The amendment names U.S. energy producers Marathon Oil of Houston and Slawson Exploration of Wichita, KS, saying both companies were “responsible for determining the hazard class of the hazardous materials … However, from the point of extraction to the point of explosion in Lac-Mégantic, these risks were inadequately signaled and inadequate precautions were taken to ensure safe transport.”

Shipments of oil by rail have risen sharply in the past few years, as crude production booms in regions like North Dakota, which has limited pipeline capacity. In Canada, crude oil shipments have risen from a few hundred in 2009, to roughly 140,000 in 2013. Similarly, in the U.S., crude oil shipments by rail have risen more than 400 percent since 2005.

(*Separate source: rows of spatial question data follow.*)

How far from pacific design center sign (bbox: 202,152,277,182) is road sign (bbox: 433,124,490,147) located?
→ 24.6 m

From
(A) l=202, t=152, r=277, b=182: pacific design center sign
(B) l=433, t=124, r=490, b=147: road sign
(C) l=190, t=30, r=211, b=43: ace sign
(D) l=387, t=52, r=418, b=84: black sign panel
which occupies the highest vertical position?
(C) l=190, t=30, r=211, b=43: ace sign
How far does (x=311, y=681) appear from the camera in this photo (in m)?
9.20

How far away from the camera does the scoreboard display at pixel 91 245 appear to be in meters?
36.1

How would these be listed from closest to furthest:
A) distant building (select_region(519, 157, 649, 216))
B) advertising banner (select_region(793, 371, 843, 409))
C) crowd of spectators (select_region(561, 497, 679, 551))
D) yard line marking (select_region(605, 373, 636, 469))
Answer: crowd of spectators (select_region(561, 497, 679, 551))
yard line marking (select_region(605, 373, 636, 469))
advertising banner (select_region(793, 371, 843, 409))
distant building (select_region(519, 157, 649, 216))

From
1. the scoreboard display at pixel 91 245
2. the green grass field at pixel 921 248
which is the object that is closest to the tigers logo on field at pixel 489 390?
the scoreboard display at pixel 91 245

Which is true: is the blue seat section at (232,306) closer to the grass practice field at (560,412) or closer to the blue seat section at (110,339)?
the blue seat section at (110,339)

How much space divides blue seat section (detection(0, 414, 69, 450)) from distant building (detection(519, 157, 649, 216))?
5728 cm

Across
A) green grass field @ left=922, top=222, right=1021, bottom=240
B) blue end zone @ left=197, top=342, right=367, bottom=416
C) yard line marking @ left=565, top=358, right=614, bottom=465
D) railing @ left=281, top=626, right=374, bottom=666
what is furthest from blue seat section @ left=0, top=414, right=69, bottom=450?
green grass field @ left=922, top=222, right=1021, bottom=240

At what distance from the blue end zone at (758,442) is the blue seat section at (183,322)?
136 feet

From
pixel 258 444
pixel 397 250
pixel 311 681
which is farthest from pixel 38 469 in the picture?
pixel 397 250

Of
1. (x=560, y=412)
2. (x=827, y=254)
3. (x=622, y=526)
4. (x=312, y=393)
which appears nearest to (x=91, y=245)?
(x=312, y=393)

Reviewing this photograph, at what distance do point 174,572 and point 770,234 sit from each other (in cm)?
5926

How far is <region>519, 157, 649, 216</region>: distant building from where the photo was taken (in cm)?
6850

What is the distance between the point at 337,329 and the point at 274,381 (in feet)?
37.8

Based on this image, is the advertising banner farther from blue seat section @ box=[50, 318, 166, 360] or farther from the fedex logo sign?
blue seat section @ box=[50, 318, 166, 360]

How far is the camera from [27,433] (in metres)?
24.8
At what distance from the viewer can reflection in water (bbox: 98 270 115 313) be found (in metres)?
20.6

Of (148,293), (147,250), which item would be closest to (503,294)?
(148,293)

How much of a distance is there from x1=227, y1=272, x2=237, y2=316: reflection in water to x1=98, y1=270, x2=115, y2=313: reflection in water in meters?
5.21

Crude from the Bakken shale formation, which straddles North Dakota, along with parts of southern Manitoba and Saskatchewan, is lighter than other forms of oil from Alberta and Texas, and requires less refining.

However, the lighter elements of the crude, and the vapors they give off, raised concerns as to whether the oil is more explosive.

“Bakken oil production yields not only highly sought after crude oil, but also a significant amount of volatile vapors, gases and light liquids, including propane, butane, pentane and natural gasoline,” the court documents filed in Quebec say. “When left in their combined state, these gases and liquids can become extremely explosive, even at relatively low ambient temperatures. Some of these gases may be burned off – or flared off – at the well head, but others remain in the extracted well product.”